I'm looking at a case submitted by a user where XSLT compilation is very slow. It turns out to be caused by the same module being repeatedly imported with many different import precedences (in the case of one module, with 174 different import precedences). The user has a solution (only import it once, or change some of the imports to includes); but I'm wondering what changes to make to prevent the problem recurring.

In this particular case, the stylesheet uses many functions and not many template rules. This is significant because the two cases are different: with functions, a named function that is masked by another with the same name and arity but higher precedence is dead wood: it can never be invoked, so all the costs of compiling it and optimising it are unnecessary. With template rules however, a template can always be reached using xsl:apply-imports or xsl:next-match, so it can never be discarded.

The specification says that including or importing the same module twice has exactly the same effect as if you included or imported two different modules that happened to have the same content. And that's exactly how Saxon behaves: it doesn't remember which modules have previously been read, so the second import/include causes the same document to be read from disk, parsed into a tree, and then to go through all the stages of XSLT and XPath static analysis. Clearly this involves a lot of wasted work.

The first question is, how much does this matter? How many users does it affect, and how badly does it affect them? It's impossible to answer the question statistically, so the usual test I apply is that if the code is correct and a reasonable user might write it in this way, then the software has a responsibility to try and execute it with reasonable efficiency. The principle (another one I remember from David Wheeler - he was an appalling lecturer, but he seems to have drilled some firm ideas into my brain) is "optimize the code that reasonable users actually write". And it does seem that a reasonable user, seeing that module A has a dependency on module B, might well add a redundant import declaration, and would not expect this to have an adverse effect on performance.

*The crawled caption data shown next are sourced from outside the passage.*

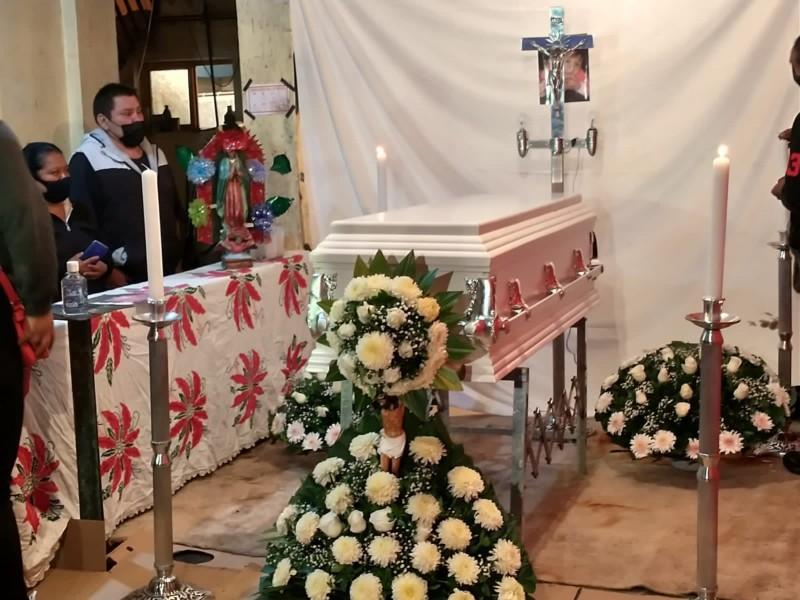 Entregan restos de Mía a sus familiares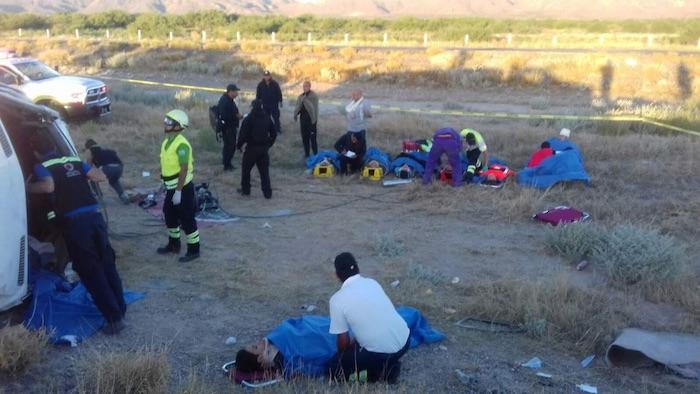 Volcadura de camión deja 14 atletas lesionados en Chihuahua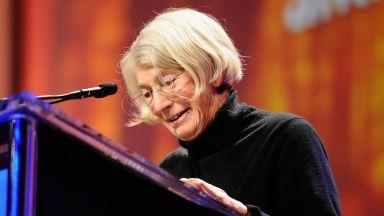 Почина поетесата Мери Оливър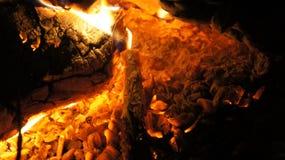 El acampar y fuego Foto de archivo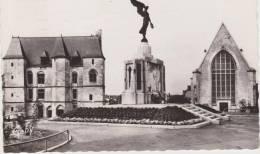 ARGENTAN ...LE MONUMENT AUX MORTS - Argentan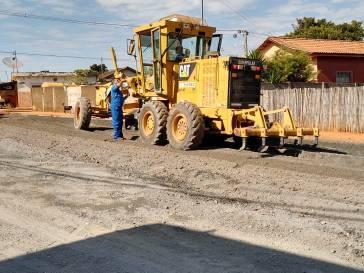 Prosseguem os trabalhos na rua Santo Antônio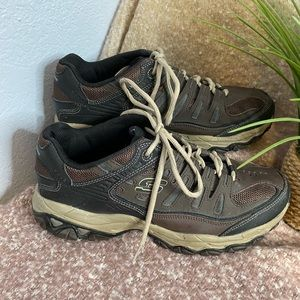 Sketchers memory fit athletic shoes size 9.5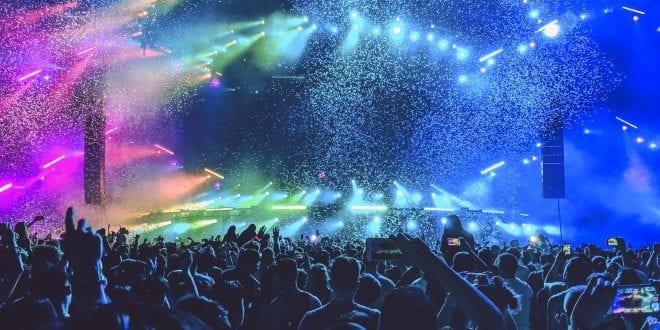 Πλάνο από συναυλίες στον Ηνωμένο Βασίλειο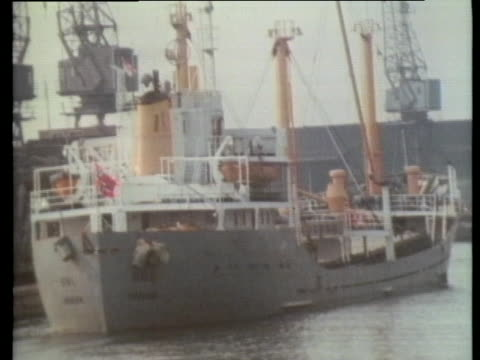 ships rest at dockside during a strike of the longshoremen in london, england. - business or economy or employment and labor or financial market or finance or agriculture stock videos & royalty-free footage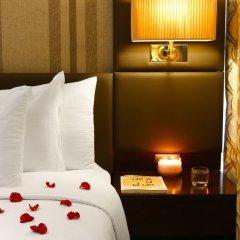 Отель Dubai Marine Beach Resort & Spa сейф в номере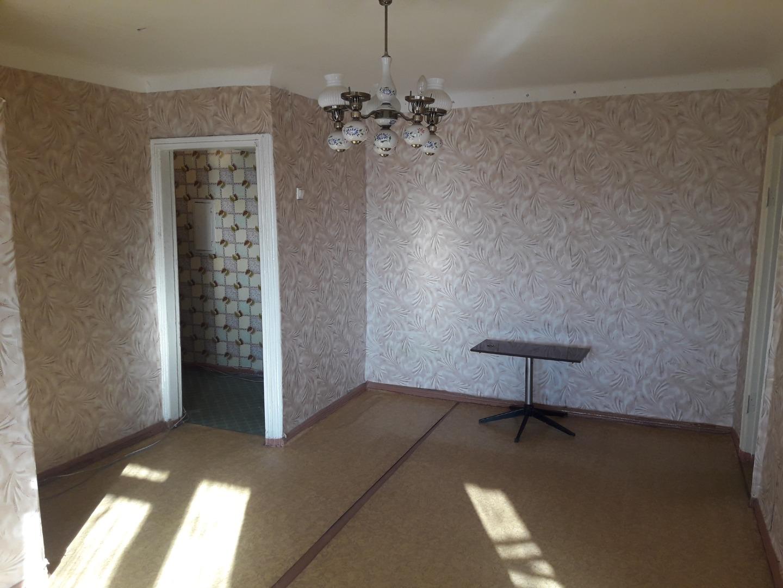 Продам 2-комнатную квартиру в городе Саратов, на улице Заречная,  31, 3-этаж 5-этажного кирпичный дома, площадь: 43.3/30/6.5 м2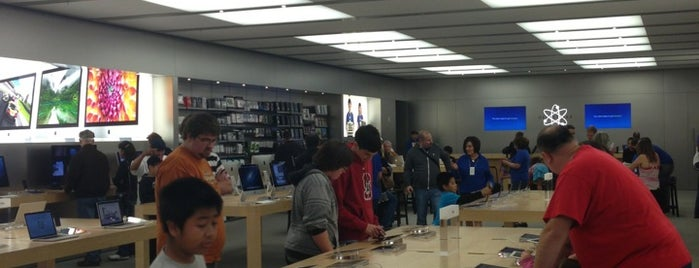 Apple Roseville is one of Apple Stores US West.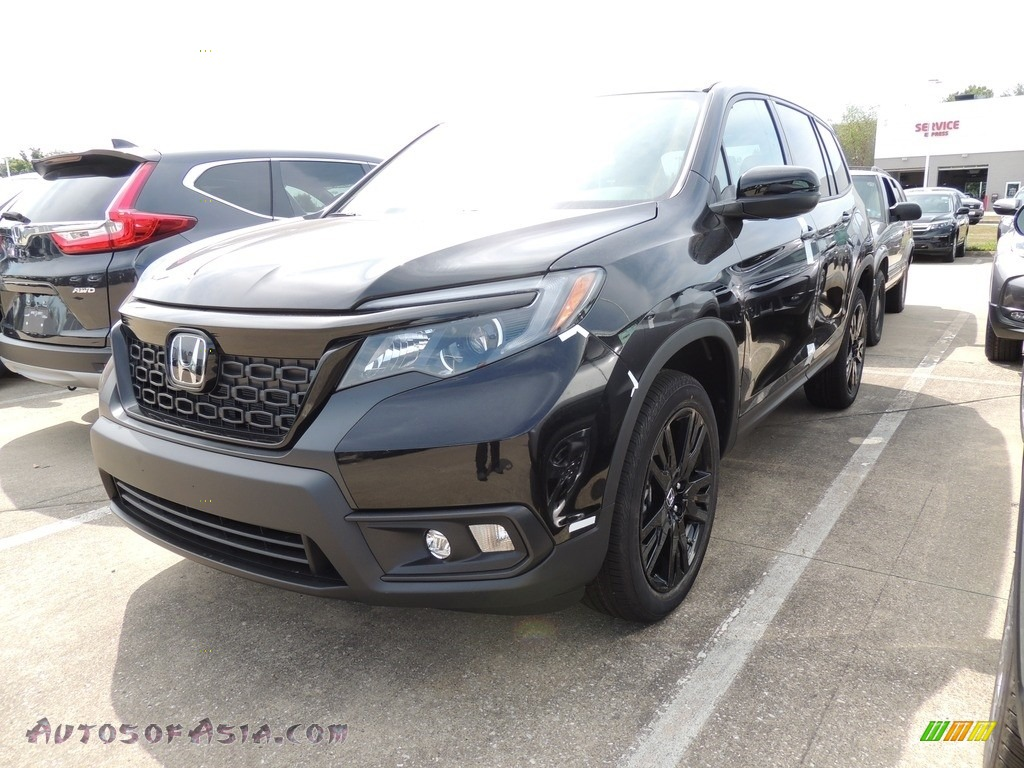 Crystal Black Pearl / Black Honda Passport Sport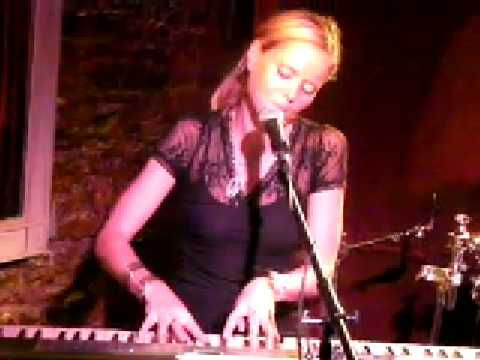 Jess King : Sara Bareilles and Leona Lewis Times a Hundred : Where is Celine Dion
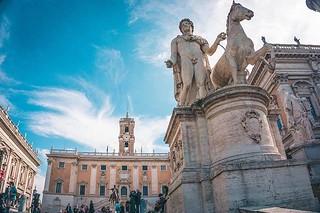 L'area trapezoidale di #piazza del #Campidoglio è delimitata dai due edifici dei #MuseiCapitolini contrapposti, che con le loro facciate specularmente identiche, con andamento divergente rispetto al Palazzo Senatorio, racchiudono lo spazio come quinte sce   by Musei in Comune Roma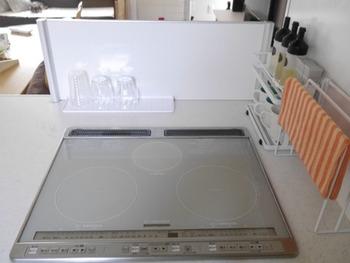 コンロ脇にラックを置いて、料理に使うオイルや調味料をセットしても◎ タオルラックがあると衛生的ですね。ラックごと移動すれば、掃除しやすいですし、白でまとめてあるので見た目もすっきり。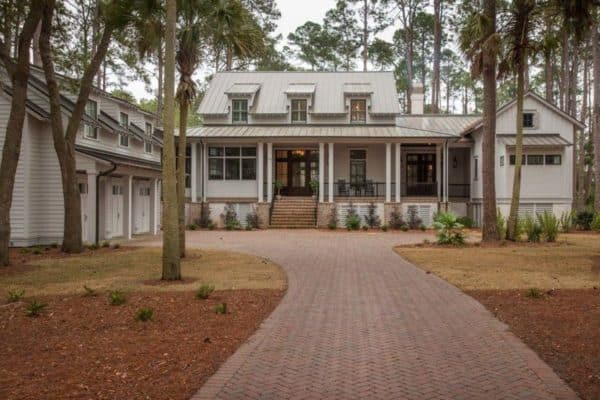 featured posts image for Modern meets traditional in this inviting Lowcountry river house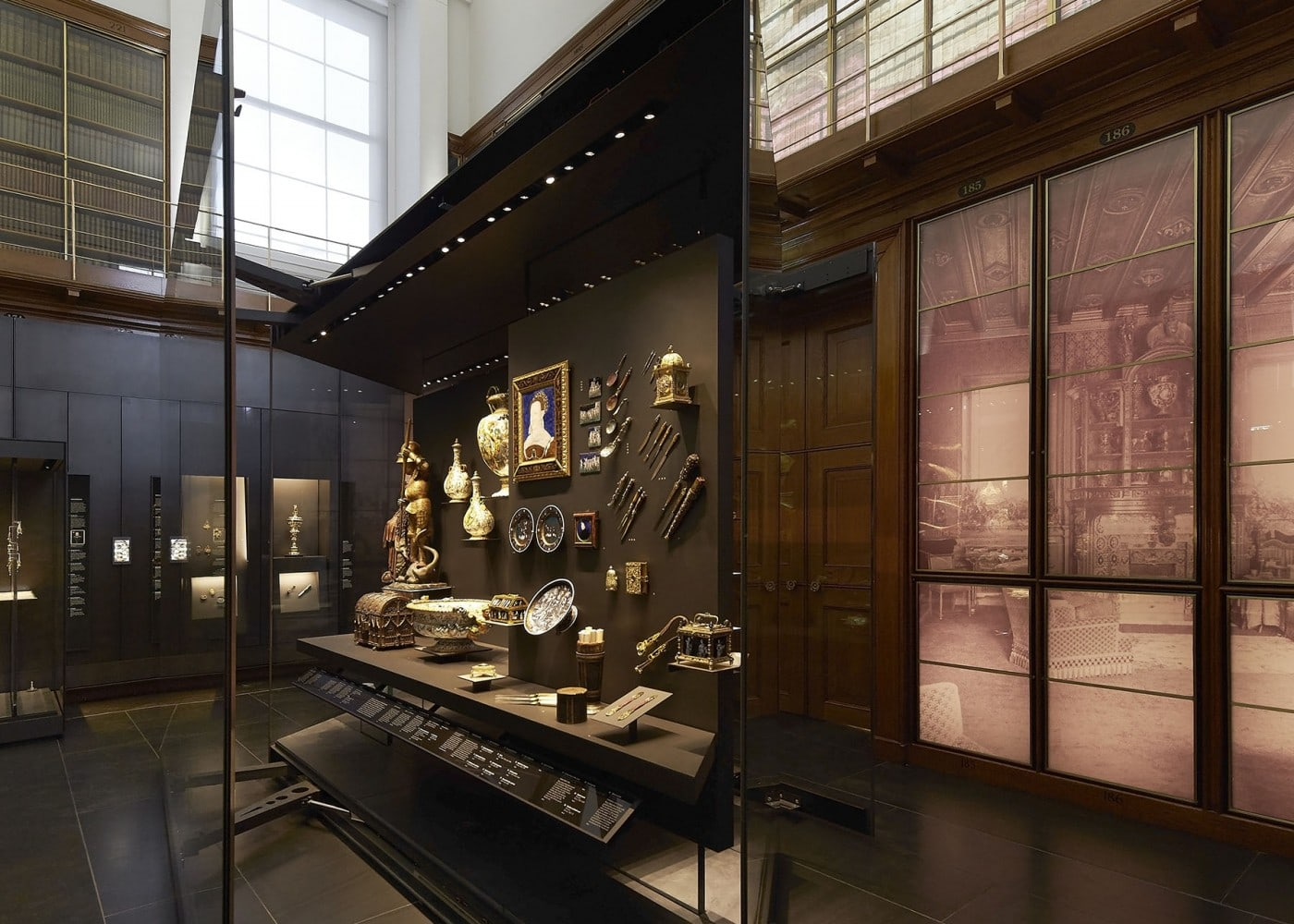 museum lighting design: displays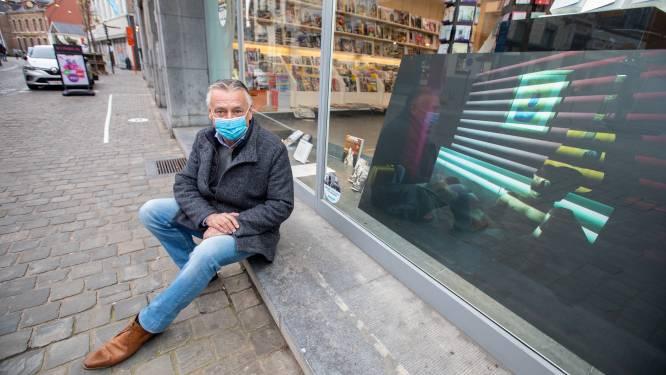 Cursisten fotografie presenteren werk in winkeletalages van binnenstad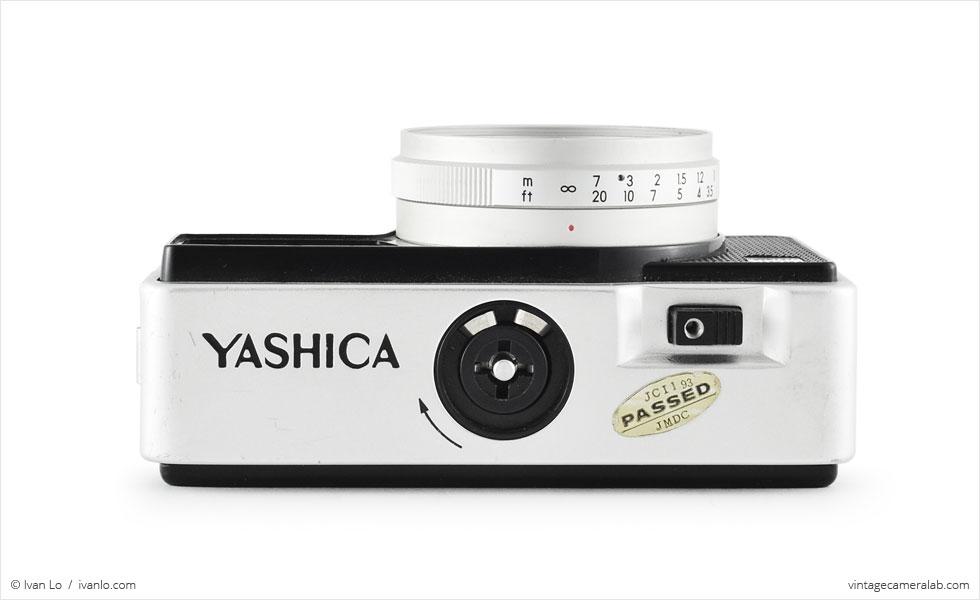 Yashica EZ-Matic Electronic (top view)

The next question is how far we should go in eliminating the unnecessary processing that is currently being done. Let's look at where the inefficiencies arise:

We are parsing the same module repeatedly (about 10% of the cost), then parsing its XPath expressions repeatedly (another 10%), and doing other miscellaneous static checking (say another 5%).
In the case of functions, we do a serial search to bind function calls to stylesheet functions, which is taking a long time because there are multiple instances of the same function. I have already implemented a hash lookup to fix this particular problem, which has halved the compilation time.
Again in the case of functions, we are type-checking and optimizing functions that can never be called because they are masked by another of higher import precedence. This is another 10% or so of the overhead, and I have already made changes to eliminate it.
In the case of template rules, the "masked" templates do need to be type-checked and optimized because they can be called, using apply-imports or next-match. However, we could potentially take advantage of the fact that two template rules with different import precedence can share the same executable code: if they come from different incarnations of the same module, then they will have identical static contexts, and could therefore be compiled once and share the same compiled code.

We can do some of these optimizations (like doing less work to process masked functions) without any change to the strategy of reading and parsing modules repeatedly. But other optimizations do mean that we need to recognize when two modules derive from the same source. In particular, we need to distinguish a "masked" function that comes from the same source module from a "masked" function deriving from a different source module: in the latter case, the spec requires all static errors to be detected even though the code is dead, while in the former case we know that we only need to do the analysis once to report all static errors.

The toughest aspect of this is that there is an impact on data structures. This is particularly the case with template rules: the idea of two template rules sharing the same executable code even though they have different import precedence, and then taking advantage of this to only type-check and optimize the code once. Changing data structures is always the hardest kind of change. But it's probably worth doing.